ERFORDERLICHE SCHRITTE
[A] Entnimm dem Textauszug die Stelle, die bei den Worten „Zusammen mit der“ einsetzt, und gib sie unverändert bis einschließlich „vom Mutterkonzern aus.“ wieder.
[B] Zähle alle Unternehmen auf, die im ersten Absatz des Textauszugs, also vor der ersten Zwischenüberschrift, mit Namen genannt werden.

TEXTAUSZUG
____________________

Zusammen mit der EWE-Beteiligung von 47,9 Prozent würden die 5,26 Prozent von GDF Suez zur Mehrheit in der Hauptversammlung reichen. Es handelt sich dabei um die Beteiligung der früheren Gaz de France (GDF), die das staatliche Schwesterunternehmen der EDF für den Gasbereich war und im Juli 2008 auf Betreiben der Regierung mit dem Suez-Konzern fusionierte (080618). Der neue Konzern GDF Suez ist zwar kein staatliches Unternehmen wie die frühere GDF, gehört aber zu mehr als einem Drittel dem französischen Staat und ist diesem auch in sonstiger Weise eng verbunden. Insofern durfte die EnBW mit dem Beistand von GDF Suez rechnen, um das Aktienpaket der EWE und anschließend die Mehrheit bei VNG zu übernehmen. Sicher war ihre Strategie mit der EDF abgestimmt. Möglicherweise ging die Initiative sogar vom Mutterkonzern aus.

Wintershall-Manager besetzen Schlüsselpositionen bei VNG

Inzwischen haben aber die übrigen Eigentümer von VNG ihre Abwehrfront neu formiert. Weder die ostdeutschen Stadtwerke noch Wintershall und Gazprom sind bereit, der EnBW auch nur eine ungeschmälerte Übernahme der EWE-Aktien zu ermöglichen. Auf den Beistand von GDF Suez kann EnBW anscheinend nicht mehr hoffen. Laut "Leipziger Volkszeitung" (4.9.) plant Wintershall sogar, der GDF Suez ihre Beteiligung von 5,26 Prozent abzukaufen. Als Gegenleistung könnten Wintershall und Gazprom den Franzosen angeboten haben, sie neben E.ON und Gasunie als fünften Partner in das Projekt der Ostsee-Pipeline einzubeziehen (080907).

____________________

GESPEICHERTE DATEN
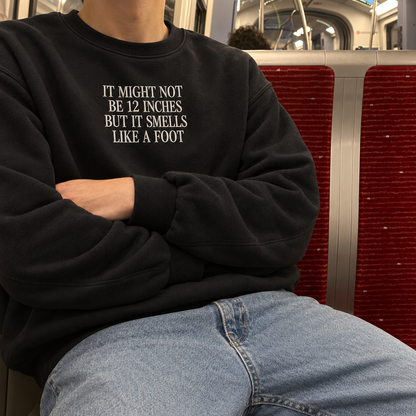It Might Not Be 12 Inches Embroidered Sweatshirt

____________________

ANTWORTEN IN REIHENFOLGE
[A]
Zusammen mit der EWE-Beteiligung von 47,9 Prozent würden die 5,26 Prozent von GDF Suez zur Mehrheit in der Hauptversammlung reichen. Es handelt sich dabei um die Beteiligung der früheren Gaz de France (GDF), die das staatliche Schwesterunternehmen der EDF für den Gasbereich war und im Juli 2008 auf Betreiben der Regierung mit dem Suez-Konzern fusionierte (080618). Der neue Konzern GDF Suez ist zwar kein staatliches Unternehmen wie die frühere GDF, gehört aber zu mehr als einem Drittel dem französischen Staat und ist diesem auch in sonstiger Weise eng verbunden. Insofern durfte die EnBW mit dem Beistand von GDF Suez rechnen, um das Aktienpaket der EWE und anschließend die Mehrheit bei VNG zu übernehmen. Sicher war ihre Strategie mit der EDF abgestimmt. Möglicherweise ging die Initiative sogar vom Mutterkonzern aus.

[B]
- EWE
- GDF Suez
- Gaz de France (GDF)
- EDF
- Suez-Konzern
- EnBW
- VNG